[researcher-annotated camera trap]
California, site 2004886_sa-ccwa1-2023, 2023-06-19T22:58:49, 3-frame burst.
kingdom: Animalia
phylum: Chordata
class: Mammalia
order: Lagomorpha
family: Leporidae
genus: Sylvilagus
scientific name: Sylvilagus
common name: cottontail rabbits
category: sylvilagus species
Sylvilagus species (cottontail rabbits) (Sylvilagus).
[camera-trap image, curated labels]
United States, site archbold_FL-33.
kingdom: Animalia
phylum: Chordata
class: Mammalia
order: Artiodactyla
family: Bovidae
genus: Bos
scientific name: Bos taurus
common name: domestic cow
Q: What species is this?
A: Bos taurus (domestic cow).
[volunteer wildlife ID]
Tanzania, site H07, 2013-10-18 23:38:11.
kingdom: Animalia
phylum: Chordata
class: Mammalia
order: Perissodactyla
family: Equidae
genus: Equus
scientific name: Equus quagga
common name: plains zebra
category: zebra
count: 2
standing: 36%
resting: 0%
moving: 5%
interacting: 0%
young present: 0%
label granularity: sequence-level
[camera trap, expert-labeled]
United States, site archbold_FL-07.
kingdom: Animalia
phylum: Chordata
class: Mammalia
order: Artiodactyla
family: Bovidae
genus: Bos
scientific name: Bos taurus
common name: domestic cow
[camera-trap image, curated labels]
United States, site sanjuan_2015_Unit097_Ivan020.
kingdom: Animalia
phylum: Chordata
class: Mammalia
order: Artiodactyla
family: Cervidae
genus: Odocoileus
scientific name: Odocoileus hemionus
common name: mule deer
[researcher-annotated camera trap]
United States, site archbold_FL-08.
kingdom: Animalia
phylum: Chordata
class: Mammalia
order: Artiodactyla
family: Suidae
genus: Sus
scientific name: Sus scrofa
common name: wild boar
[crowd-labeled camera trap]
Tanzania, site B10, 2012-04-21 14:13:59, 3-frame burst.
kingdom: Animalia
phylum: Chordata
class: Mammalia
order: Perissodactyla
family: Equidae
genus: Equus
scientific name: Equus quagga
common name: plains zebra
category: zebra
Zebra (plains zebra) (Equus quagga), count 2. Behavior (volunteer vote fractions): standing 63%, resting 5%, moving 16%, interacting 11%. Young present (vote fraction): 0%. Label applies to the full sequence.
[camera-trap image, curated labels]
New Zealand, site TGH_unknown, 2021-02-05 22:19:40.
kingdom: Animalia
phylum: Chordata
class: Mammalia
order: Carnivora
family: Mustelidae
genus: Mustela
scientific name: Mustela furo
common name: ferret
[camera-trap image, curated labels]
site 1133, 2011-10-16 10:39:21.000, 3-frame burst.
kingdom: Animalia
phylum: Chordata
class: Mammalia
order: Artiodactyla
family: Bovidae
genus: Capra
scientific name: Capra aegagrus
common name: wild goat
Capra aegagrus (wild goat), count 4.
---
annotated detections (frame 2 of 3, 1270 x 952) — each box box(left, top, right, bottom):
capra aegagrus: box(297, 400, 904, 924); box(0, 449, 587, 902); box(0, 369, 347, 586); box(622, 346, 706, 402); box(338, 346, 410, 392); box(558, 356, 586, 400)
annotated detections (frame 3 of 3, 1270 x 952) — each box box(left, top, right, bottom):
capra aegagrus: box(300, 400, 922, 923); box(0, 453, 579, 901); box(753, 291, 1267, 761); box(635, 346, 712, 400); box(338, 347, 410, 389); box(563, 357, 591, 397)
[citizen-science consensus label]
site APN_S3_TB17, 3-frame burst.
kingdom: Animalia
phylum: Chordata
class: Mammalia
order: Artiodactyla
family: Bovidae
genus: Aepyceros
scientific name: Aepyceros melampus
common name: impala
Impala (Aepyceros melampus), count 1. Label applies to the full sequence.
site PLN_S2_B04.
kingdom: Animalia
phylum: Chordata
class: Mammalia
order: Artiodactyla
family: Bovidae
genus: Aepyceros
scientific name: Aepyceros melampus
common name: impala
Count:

Your goal: Copy out the full set of records precisely, leaving nothing out.

Solution below:
[researcher-annotated camera trap]
California, site 2004886_sa-ccwa1-2023, 2023-06-19T22:58:49, 3-frame burst.
kingdom: Animalia
phylum: Chordata
class: Mammalia
order: Lagomorpha
family: Leporidae
genus: Sylvilagus
scientific name: Sylvilagus
common name: cottontail rabbits
category: sylvilagus species
Sylvilagus species (cottontail rabbits) (Sylvilagus).
[camera-trap image, curated labels]
United States, site archbold_FL-33.
kingdom: Animalia
phylum: Chordata
class: Mammalia
order: Artiodactyla
family: Bovidae
genus: Bos
scientific name: Bos taurus
common name: domestic cow
Q: What species is this?
A: Bos taurus (domestic cow).
[volunteer wildlife ID]
Tanzania, site H07, 2013-10-18 23:38:11.
kingdom: Animalia
phylum: Chordata
class: Mammalia
order: Perissodactyla
family: Equidae
genus: Equus
scientific name: Equus quagga
common name: plains zebra
category: zebra
count: 2
standing: 36%
resting: 0%
moving: 5%
interacting: 0%
young present: 0%
label granularity: sequence-level
[camera trap, expert-labeled]
United States, site archbold_FL-07.
kingdom: Animalia
phylum: Chordata
class: Mammalia
order: Artiodactyla
family: Bovidae
genus: Bos
scientific name: Bos taurus
common name: domestic cow
[camera-trap image, curated labels]
United States, site sanjuan_2015_Unit097_Ivan020.
kingdom: Animalia
phylum: Chordata
class: Mammalia
order: Artiodactyla
family: Cervidae
genus: Odocoileus
scientific name: Odocoileus hemionus
common name: mule deer
[researcher-annotated camera trap]
United States, site archbold_FL-08.
kingdom: Animalia
phylum: Chordata
class: Mammalia
order: Artiodactyla
family: Suidae
genus: Sus
scientific name: Sus scrofa
common name: wild boar
[crowd-labeled camera trap]
Tanzania, site B10, 2012-04-21 14:13:59, 3-frame burst.
kingdom: Animalia
phylum: Chordata
class: Mammalia
order: Perissodactyla
family: Equidae
genus: Equus
scientific name: Equus quagga
common name: plains zebra
category: zebra
Zebra (plains zebra) (Equus quagga), count 2. Behavior (volunteer vote fractions): standing 63%, resting 5%, moving 16%, interacting 11%. Young present (vote fraction): 0%. Label applies to the full sequence.
[camera-trap image, curated labels]
New Zealand, site TGH_unknown, 2021-02-05 22:19:40.
kingdom: Animalia
phylum: Chordata
class: Mammalia
order: Carnivora
family: Mustelidae
genus: Mustela
scientific name: Mustela furo
common name: ferret
[camera-trap image, curated labels]
site 1133, 2011-10-16 10:39:21.000, 3-frame burst.
kingdom: Animalia
phylum: Chordata
class: Mammalia
order: Artiodactyla
family: Bovidae
genus: Capra
scientific name: Capra aegagrus
common name: wild goat
Capra aegagrus (wild goat), count 4.
---
annotated detections (frame 2 of 3, 1270 x 952) — each box box(left, top, right, bottom):
capra aegagrus: box(297, 400, 904, 924); box(0, 449, 587, 902); box(0, 369, 347, 586); box(622, 346, 706, 402); box(338, 346, 410, 392); box(558, 356, 586, 400)
annotated detections (frame 3 of 3, 1270 x 952) — each box box(left, top, right, bottom):
capra aegagrus: box(300, 400, 922, 923); box(0, 453, 579, 901); box(753, 291, 1267, 761); box(635, 346, 712, 400); box(338, 347, 410, 389); box(563, 357, 591, 397)
[citizen-science consensus label]
site APN_S3_TB17, 3-frame burst.
kingdom: Animalia
phylum: Chordata
class: Mammalia
order: Artiodactyla
family: Bovidae
genus: Aepyceros
scientific name: Aepyceros melampus
common name: impala
Impala (Aepyceros melampus), count 1. Label applies to the full sequence.
site PLN_S2_B04.
kingdom: Animalia
phylum: Chordata
class: Mammalia
order: Artiodactyla
family: Bovidae
genus: Aepyceros
scientific name: Aepyceros melampus
common name: impala
Count:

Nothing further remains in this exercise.